|Vol. 18 >C. Research Notes>V. Gene and genome structure|
|33.||Transcription and editing status of ribosomal protein S2 gene in rice mitochondria|
|N. KUBO1, A. HIRAI2 and K. Kadowaki1
1)Genetic Diversity Department, National Institute of Agrobiological Sciences, Tsukuba, 305-8602 Japan
2)Graduate School of Agricultural and Life Sciences, The University of Tokyo, Tokyo, 113-8657 Japan
|Mitochondrial genome of higher plants is much larger in size
than that from mammals and insects etc., and often contains additional genes.
One of striking examples is presence of ribosomal protein genes in plant
mitochondria because all of the ribosomal protein genes are lost from other
mitochondrial genomes, such as mammals. In addition to gene contents in
the mitochondrial genome, plant mitochondrial genes often have unique characters.
It was found by mitochondrial genome sequencing analysis that a gene encoding
ribosomal protein S2 (rps2) of rice has an extension in its C-terminal
region as compared to its counterpart genes from lower plants and bacteria
(Fig. 1; Itadani et al. 1994). This gene contains a part of atpA
coding region in the C-terminal extension. However, it is unknown whether
or not this "chimeric" rps2 gene is functional. In plant
mitochondria, post-transcriptional events are often observed. They are cis-splicing,
trans-splicing and RNA editing. Especially, RNA editing is observed
in almost all of transcripts from functional protein-coding genes (see,
Gott and Emesson 2000 for a review). Therefore, analysis of RNA editing
event will be a good clue to know the gene integrity. In this study, we
analyzed the transcriptional and post-transcriptional events of the rice
Transcription of the rice rps2 gene was examined by RNA gel blot analysis. A 2.1-kb signal was detected in rice mitochondrial RNA fraction (Fig. 2A). The size of transcript is enough to cover the entire rps2-coding region (1452 nucleotides). The rps2 gene seems to be actively transcribed in rice mitochondria as inferred from the intensity of the rps2-mRNA signal.

Exercise: Can you resume the research note on the rice mitochondrial rps2 gene, picking up right after its last sentence? These records have no connection to the research note on the rice mitochondrial rps2 gene.

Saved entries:
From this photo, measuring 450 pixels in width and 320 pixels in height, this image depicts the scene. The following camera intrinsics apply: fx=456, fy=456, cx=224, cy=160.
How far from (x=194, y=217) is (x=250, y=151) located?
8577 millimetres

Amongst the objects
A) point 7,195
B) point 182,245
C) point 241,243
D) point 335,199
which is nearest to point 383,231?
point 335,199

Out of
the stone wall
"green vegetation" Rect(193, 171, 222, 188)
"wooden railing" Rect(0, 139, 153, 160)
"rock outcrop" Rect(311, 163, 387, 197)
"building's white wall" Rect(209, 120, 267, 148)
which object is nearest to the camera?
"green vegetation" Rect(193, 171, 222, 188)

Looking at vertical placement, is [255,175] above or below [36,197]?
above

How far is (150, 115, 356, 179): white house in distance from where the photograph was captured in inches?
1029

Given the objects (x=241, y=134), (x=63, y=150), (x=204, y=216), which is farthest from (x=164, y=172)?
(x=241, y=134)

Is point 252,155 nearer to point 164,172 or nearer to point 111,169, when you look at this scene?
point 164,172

==

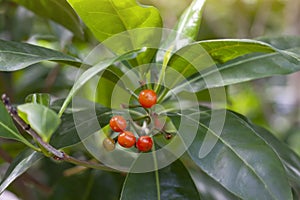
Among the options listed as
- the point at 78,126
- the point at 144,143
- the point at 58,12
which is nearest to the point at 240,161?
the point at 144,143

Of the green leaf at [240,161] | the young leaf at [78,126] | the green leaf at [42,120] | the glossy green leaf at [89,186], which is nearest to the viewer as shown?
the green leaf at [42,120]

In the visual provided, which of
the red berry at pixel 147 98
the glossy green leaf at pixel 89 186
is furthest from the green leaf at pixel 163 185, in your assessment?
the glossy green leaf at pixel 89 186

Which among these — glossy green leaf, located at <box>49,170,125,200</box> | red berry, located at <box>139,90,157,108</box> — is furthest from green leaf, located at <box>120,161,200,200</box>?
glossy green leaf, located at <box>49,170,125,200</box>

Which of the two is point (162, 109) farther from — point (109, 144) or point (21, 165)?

...

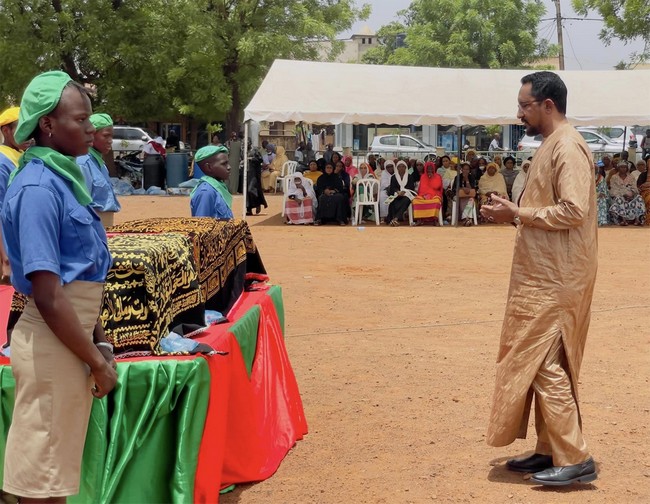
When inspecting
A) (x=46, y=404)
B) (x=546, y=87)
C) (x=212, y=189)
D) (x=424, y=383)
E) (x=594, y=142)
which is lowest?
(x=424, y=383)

Response below:
In plant mitochondrial RNA editing, some C-nucleotides are edited into U-nucleotides in RNA, resulting in amino acid changes. In order to know occurrence of editing in the rice rps2 gene transcript, RT-PCR was performed. Rice mitochondrial RNA was reverse-transcribed into cDNA after treatment of RNA with RNase-free DNaseI to remove contaminating mitochondrial genomic DNA. The resultant cDNA was amplified by PCR with primers P1 and P2 (locations of primers are shown in Fig. 1). PCR products were cloned into a pBluescript II SK(+) vector and each clone was sequenced. The editing status was analyzed in five independent cDNA clones (Fig. 2B). There were a total of 10 editing sites in the rps2-coding region
analyzed (Fig. 1). All substitutions were C-to-U change and no U-to-C change (so-called reverse editing) was observed. All of the editing sites are suggested to result in amino acid changes. Of these, eight were located in evolutionarily conserved rps2 region and their positions were identical to those found in wheat rps2 gene (Vaitilingom et al. 1998). One site was observed at N-terminal region which is not conserved in evolution. In addition, one RNA editing site was found in the atpA-coding region in the C-terminal extension.
In conclusion, the above results strongly suggest that the rice rps2 gene encodes a functional protein.
Gott, J.M., R.B. Emesson, 2000. Functions and mechanisms of RNA editing. Annu. Rev. Genet. 34: 499-531.
Handa, H., N. Kubo, K. Kadowaki, 1998. Genes for the ribosomal S4 protein encoded in higher plant mitochondria are transcribed, edited, and translated. Mol. Gen. Genet. 258: 199-207.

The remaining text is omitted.